→ **Short task**:
Write every line of the rows below as a JSON list of strings, one string per line, leaving out blank lines and the picture markers.

→ **Task inputs**:
--------------------------------------------------

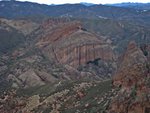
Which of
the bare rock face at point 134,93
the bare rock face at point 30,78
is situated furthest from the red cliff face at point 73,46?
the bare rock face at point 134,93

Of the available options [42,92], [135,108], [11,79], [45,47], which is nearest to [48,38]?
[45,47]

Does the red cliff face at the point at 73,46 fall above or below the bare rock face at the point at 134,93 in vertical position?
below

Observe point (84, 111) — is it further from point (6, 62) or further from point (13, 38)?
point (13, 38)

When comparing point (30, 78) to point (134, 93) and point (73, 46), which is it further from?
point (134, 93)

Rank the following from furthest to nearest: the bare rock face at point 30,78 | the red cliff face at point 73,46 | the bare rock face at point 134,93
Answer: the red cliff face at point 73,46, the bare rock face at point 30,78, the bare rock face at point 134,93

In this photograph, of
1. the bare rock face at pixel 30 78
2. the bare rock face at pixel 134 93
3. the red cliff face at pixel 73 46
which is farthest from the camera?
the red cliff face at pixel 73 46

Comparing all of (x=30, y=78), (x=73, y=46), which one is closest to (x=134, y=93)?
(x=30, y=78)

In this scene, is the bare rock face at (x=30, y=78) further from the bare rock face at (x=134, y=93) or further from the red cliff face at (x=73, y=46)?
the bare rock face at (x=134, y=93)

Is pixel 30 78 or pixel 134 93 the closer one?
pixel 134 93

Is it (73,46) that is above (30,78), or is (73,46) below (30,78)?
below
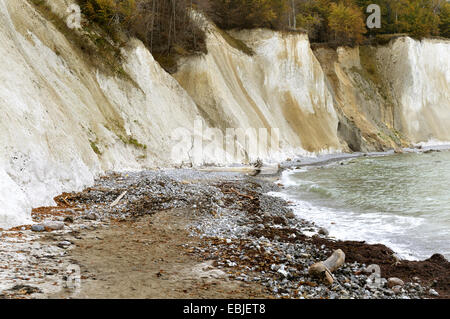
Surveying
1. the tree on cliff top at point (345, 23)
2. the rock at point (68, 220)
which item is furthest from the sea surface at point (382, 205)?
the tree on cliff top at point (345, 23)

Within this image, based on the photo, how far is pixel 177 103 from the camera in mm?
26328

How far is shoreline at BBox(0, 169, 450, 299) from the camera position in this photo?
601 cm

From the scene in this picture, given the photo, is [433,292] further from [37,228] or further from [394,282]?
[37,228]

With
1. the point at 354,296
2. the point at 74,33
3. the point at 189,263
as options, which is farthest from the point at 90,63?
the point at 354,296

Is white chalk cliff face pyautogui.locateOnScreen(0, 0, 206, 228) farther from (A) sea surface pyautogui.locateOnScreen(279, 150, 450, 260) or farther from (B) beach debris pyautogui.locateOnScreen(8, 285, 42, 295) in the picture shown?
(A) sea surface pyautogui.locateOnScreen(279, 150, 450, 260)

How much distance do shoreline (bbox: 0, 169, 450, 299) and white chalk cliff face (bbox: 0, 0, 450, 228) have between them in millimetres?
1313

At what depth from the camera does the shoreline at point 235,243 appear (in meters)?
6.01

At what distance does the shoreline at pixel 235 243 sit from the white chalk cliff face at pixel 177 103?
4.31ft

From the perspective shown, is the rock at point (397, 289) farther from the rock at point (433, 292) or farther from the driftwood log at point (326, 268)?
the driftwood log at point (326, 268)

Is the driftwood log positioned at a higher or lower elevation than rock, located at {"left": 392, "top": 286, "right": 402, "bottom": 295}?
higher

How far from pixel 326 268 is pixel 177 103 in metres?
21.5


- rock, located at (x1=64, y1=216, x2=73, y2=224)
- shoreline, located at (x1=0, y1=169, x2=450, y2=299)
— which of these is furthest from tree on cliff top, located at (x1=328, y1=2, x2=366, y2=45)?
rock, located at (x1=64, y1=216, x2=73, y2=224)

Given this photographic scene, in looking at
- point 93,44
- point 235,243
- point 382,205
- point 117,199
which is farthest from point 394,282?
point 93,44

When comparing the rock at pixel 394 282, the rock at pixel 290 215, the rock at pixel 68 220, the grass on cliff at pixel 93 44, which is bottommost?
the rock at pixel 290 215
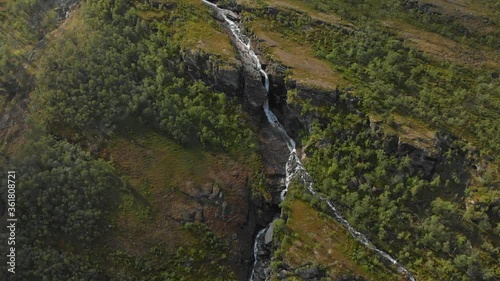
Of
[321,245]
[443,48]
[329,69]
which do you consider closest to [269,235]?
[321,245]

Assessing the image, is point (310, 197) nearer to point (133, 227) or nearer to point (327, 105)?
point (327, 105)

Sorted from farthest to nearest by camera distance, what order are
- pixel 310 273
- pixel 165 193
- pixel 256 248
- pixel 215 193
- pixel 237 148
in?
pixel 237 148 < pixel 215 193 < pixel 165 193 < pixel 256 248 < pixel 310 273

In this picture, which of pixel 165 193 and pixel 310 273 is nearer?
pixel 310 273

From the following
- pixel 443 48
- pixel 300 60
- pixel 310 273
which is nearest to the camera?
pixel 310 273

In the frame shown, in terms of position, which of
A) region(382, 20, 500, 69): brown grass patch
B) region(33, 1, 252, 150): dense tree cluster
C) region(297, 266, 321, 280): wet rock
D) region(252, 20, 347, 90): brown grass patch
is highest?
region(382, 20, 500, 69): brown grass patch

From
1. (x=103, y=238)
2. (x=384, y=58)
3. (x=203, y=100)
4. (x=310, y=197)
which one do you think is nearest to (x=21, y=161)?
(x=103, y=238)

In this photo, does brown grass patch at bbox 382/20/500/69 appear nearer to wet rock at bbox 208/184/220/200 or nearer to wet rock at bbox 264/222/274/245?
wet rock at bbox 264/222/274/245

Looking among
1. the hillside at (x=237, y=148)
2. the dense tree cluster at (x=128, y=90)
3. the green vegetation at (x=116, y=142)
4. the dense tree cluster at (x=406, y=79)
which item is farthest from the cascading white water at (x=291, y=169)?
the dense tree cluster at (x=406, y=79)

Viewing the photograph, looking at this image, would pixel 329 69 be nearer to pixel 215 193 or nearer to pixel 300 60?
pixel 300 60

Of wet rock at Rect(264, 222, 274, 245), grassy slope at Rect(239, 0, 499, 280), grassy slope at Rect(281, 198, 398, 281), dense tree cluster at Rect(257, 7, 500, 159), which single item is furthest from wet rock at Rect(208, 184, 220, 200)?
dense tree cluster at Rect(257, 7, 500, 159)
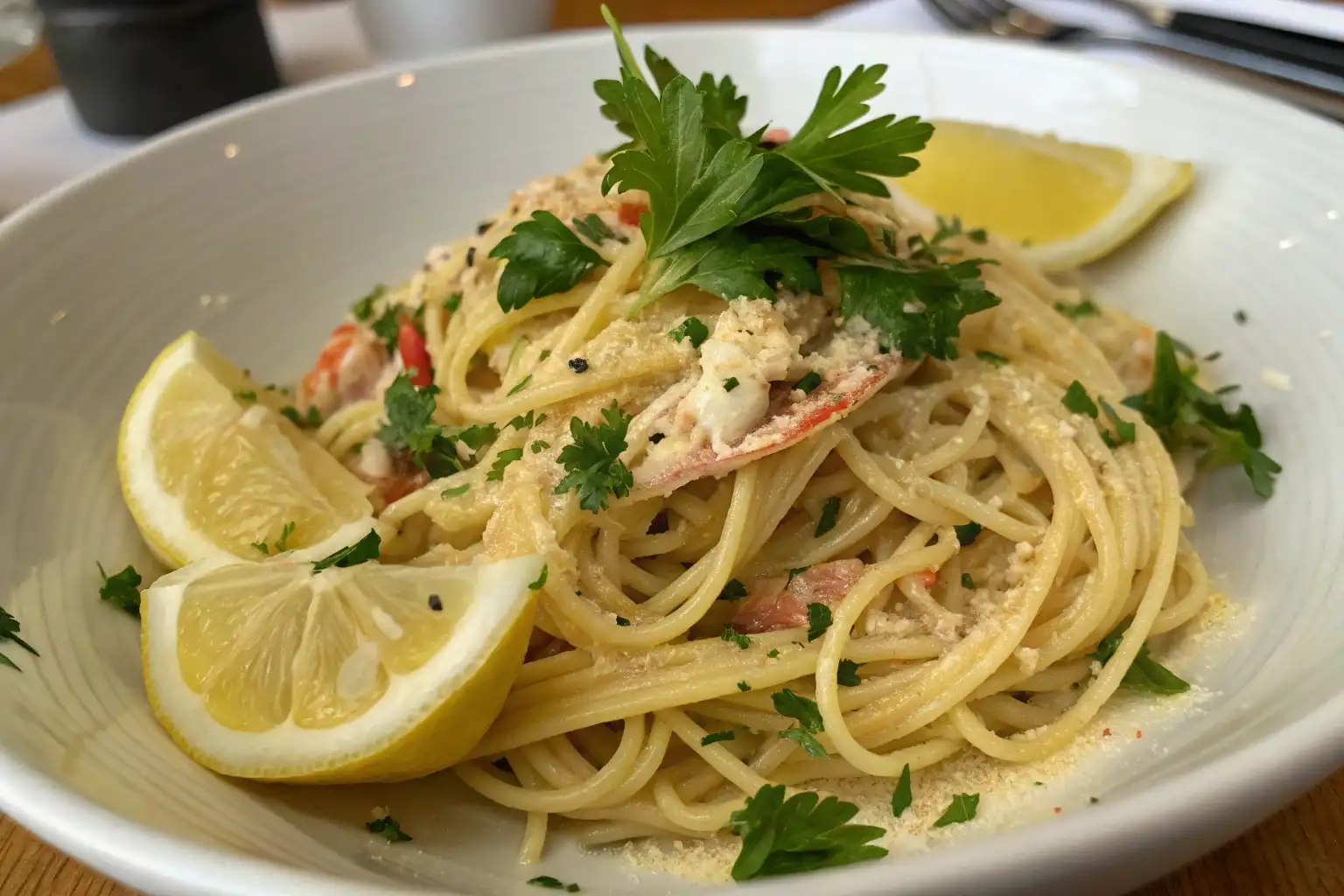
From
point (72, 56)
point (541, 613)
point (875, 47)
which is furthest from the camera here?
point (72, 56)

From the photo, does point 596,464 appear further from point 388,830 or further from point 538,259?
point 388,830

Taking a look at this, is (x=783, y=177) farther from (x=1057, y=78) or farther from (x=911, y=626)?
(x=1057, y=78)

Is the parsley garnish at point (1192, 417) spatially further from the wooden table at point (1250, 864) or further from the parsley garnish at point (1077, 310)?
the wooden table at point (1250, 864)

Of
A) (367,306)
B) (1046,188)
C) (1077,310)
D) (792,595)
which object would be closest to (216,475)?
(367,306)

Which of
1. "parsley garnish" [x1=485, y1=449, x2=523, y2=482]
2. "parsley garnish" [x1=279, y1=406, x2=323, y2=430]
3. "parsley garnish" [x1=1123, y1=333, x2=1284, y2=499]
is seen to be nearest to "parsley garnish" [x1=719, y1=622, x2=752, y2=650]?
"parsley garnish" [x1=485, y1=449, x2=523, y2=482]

--------------------------------------------------

→ **Worked solution**:
[
  "Which of",
  "the bare rock face at point 134,93",
  "the bare rock face at point 30,78",
  "is situated furthest from the red cliff face at point 73,46?",
  "the bare rock face at point 134,93",
  "Of the available options [42,92], [135,108], [11,79], [45,47], which is nearest to [48,38]?",
  "[45,47]",
  "Does the red cliff face at the point at 73,46 fall above or below the bare rock face at the point at 134,93 in vertical position?",
  "below",
  "Observe point (84, 111) — is it further from point (6, 62) or further from point (13, 38)?",
  "point (13, 38)",
  "When comparing point (30, 78) to point (134, 93) and point (73, 46), which is it further from?",
  "point (134, 93)",
  "Rank the following from furthest to nearest: the bare rock face at point 30,78 | the red cliff face at point 73,46 | the bare rock face at point 134,93",
  "Answer: the red cliff face at point 73,46, the bare rock face at point 30,78, the bare rock face at point 134,93",
  "In this photograph, of",
  "1. the bare rock face at pixel 30 78",
  "2. the bare rock face at pixel 134 93",
  "3. the red cliff face at pixel 73 46",
  "which is farthest from the camera?",
  "the red cliff face at pixel 73 46",
  "Comparing all of (x=30, y=78), (x=73, y=46), which one is closest to (x=134, y=93)?",
  "(x=30, y=78)",
  "In this scene, is the bare rock face at (x=30, y=78) further from the bare rock face at (x=134, y=93) or further from the red cliff face at (x=73, y=46)?",
  "the bare rock face at (x=134, y=93)",
  "Is pixel 30 78 or pixel 134 93 the closer one?",
  "pixel 134 93",
  "Is it (73,46) that is above (30,78), or is (73,46) below (30,78)?",
  "below",
  "Surveying",
  "1. the tree on cliff top at point (345, 23)",
  "2. the rock at point (68, 220)",
  "which item is furthest from the sea surface at point (382, 205)?",
  "the tree on cliff top at point (345, 23)",
  "Within this image, based on the photo, how far is pixel 177 103 from the camera in mm?",
  "26328",
  "How far is shoreline at BBox(0, 169, 450, 299) from the camera position in this photo?",
  "601 cm",
  "From the scene in this picture, given the photo, is [433,292] further from [37,228] or further from [394,282]?",
  "[37,228]",
  "With",
  "1. the point at 354,296",
  "2. the point at 74,33",
  "3. the point at 189,263",
  "as options, which is farthest from the point at 90,63?",
  "the point at 354,296",
  "Is white chalk cliff face pyautogui.locateOnScreen(0, 0, 206, 228) farther from (A) sea surface pyautogui.locateOnScreen(279, 150, 450, 260) or farther from (B) beach debris pyautogui.locateOnScreen(8, 285, 42, 295) in the picture shown?",
  "(A) sea surface pyautogui.locateOnScreen(279, 150, 450, 260)",
  "How much distance do shoreline (bbox: 0, 169, 450, 299) and white chalk cliff face (bbox: 0, 0, 450, 228) have between them in millimetres?",
  "1313",
  "At what depth from the camera does the shoreline at point 235,243 appear (in meters)?",
  "6.01",
  "At what distance does the shoreline at pixel 235 243 sit from the white chalk cliff face at pixel 177 103?",
  "4.31ft",
  "From the perspective shown, is the rock at point (397, 289) farther from the rock at point (433, 292) or farther from the driftwood log at point (326, 268)?",
  "the driftwood log at point (326, 268)",
  "Is the driftwood log positioned at a higher or lower elevation than rock, located at {\"left\": 392, \"top\": 286, \"right\": 402, \"bottom\": 295}?",
  "higher",
  "How far from pixel 326 268 is pixel 177 103 in metres?",
  "21.5",
  "- rock, located at (x1=64, y1=216, x2=73, y2=224)",
  "- shoreline, located at (x1=0, y1=169, x2=450, y2=299)",
  "— which of these is furthest from tree on cliff top, located at (x1=328, y1=2, x2=366, y2=45)?",
  "rock, located at (x1=64, y1=216, x2=73, y2=224)",
  "Given this photographic scene, in looking at",
  "- point 93,44",
  "- point 235,243",
  "- point 382,205",
  "- point 117,199",
  "which is farthest from point 394,282?",
  "point 93,44",
  "When comparing the rock at pixel 394 282, the rock at pixel 290 215, the rock at pixel 68 220, the grass on cliff at pixel 93 44, which is bottommost?",
  "the rock at pixel 290 215",
  "Of",
  "[321,245]",
  "[443,48]",
  "[329,69]",
  "which do you consider closest to [269,235]?",
  "[321,245]",
  "Assessing the image, is point (310, 197) nearer to point (133, 227) or nearer to point (327, 105)?",
  "point (327, 105)",
  "Sorted from farthest to nearest by camera distance, what order are",
  "- pixel 310 273",
  "- pixel 165 193",
  "- pixel 256 248",
  "- pixel 215 193",
  "- pixel 237 148",
  "in?",
  "pixel 237 148 < pixel 215 193 < pixel 165 193 < pixel 256 248 < pixel 310 273",
  "In this picture, which of pixel 165 193 and pixel 310 273 is nearer?",
  "pixel 310 273",
  "From the following",
  "- pixel 443 48",
  "- pixel 300 60",
  "- pixel 310 273",
  "which is nearest to the camera?",
  "pixel 310 273",
  "In the frame shown, in terms of position, which of",
  "A) region(382, 20, 500, 69): brown grass patch",
  "B) region(33, 1, 252, 150): dense tree cluster",
  "C) region(297, 266, 321, 280): wet rock",
  "D) region(252, 20, 347, 90): brown grass patch",
  "is highest?",
  "region(382, 20, 500, 69): brown grass patch",
  "From",
  "1. (x=103, y=238)",
  "2. (x=384, y=58)",
  "3. (x=203, y=100)",
  "4. (x=310, y=197)",
  "which one do you think is nearest to (x=21, y=161)?",
  "(x=103, y=238)",
  "In this photo, does brown grass patch at bbox 382/20/500/69 appear nearer to wet rock at bbox 208/184/220/200 or nearer to wet rock at bbox 264/222/274/245?",
  "wet rock at bbox 264/222/274/245",
  "Looking among",
  "1. the hillside at (x=237, y=148)",
  "2. the dense tree cluster at (x=128, y=90)",
  "3. the green vegetation at (x=116, y=142)",
  "4. the dense tree cluster at (x=406, y=79)",
  "which item is farthest from the cascading white water at (x=291, y=169)?",
  "the dense tree cluster at (x=406, y=79)",
  "Viewing the photograph, looking at this image, would pixel 329 69 be nearer to pixel 215 193 or nearer to pixel 300 60?",
  "pixel 300 60",
  "Of wet rock at Rect(264, 222, 274, 245), grassy slope at Rect(239, 0, 499, 280), grassy slope at Rect(281, 198, 398, 281), dense tree cluster at Rect(257, 7, 500, 159), which single item is furthest from wet rock at Rect(208, 184, 220, 200)?",
  "dense tree cluster at Rect(257, 7, 500, 159)",
  "From",
  "point (72, 56)",
  "point (541, 613)",
  "point (875, 47)",
  "which is furthest from the camera here?",
  "point (72, 56)",
  "From the photo, does point 596,464 appear further from point 388,830 or further from point 538,259?",
  "point 388,830",
  "Taking a look at this, is (x=783, y=177) farther from (x=1057, y=78) or farther from (x=911, y=626)?",
  "(x=1057, y=78)",
  "Is the parsley garnish at point (1192, 417) spatially further from the wooden table at point (1250, 864) or further from the parsley garnish at point (1077, 310)?",
  "the wooden table at point (1250, 864)",
  "Of",
  "A) (367,306)",
  "B) (1046,188)",
  "C) (1077,310)",
  "D) (792,595)",
  "which object would be closest to (216,475)?",
  "(367,306)",
  "Which of",
  "1. \"parsley garnish\" [x1=485, y1=449, x2=523, y2=482]",
  "2. \"parsley garnish\" [x1=279, y1=406, x2=323, y2=430]",
  "3. \"parsley garnish\" [x1=1123, y1=333, x2=1284, y2=499]",
  "is seen to be nearest to \"parsley garnish\" [x1=719, y1=622, x2=752, y2=650]?",
  "\"parsley garnish\" [x1=485, y1=449, x2=523, y2=482]"
]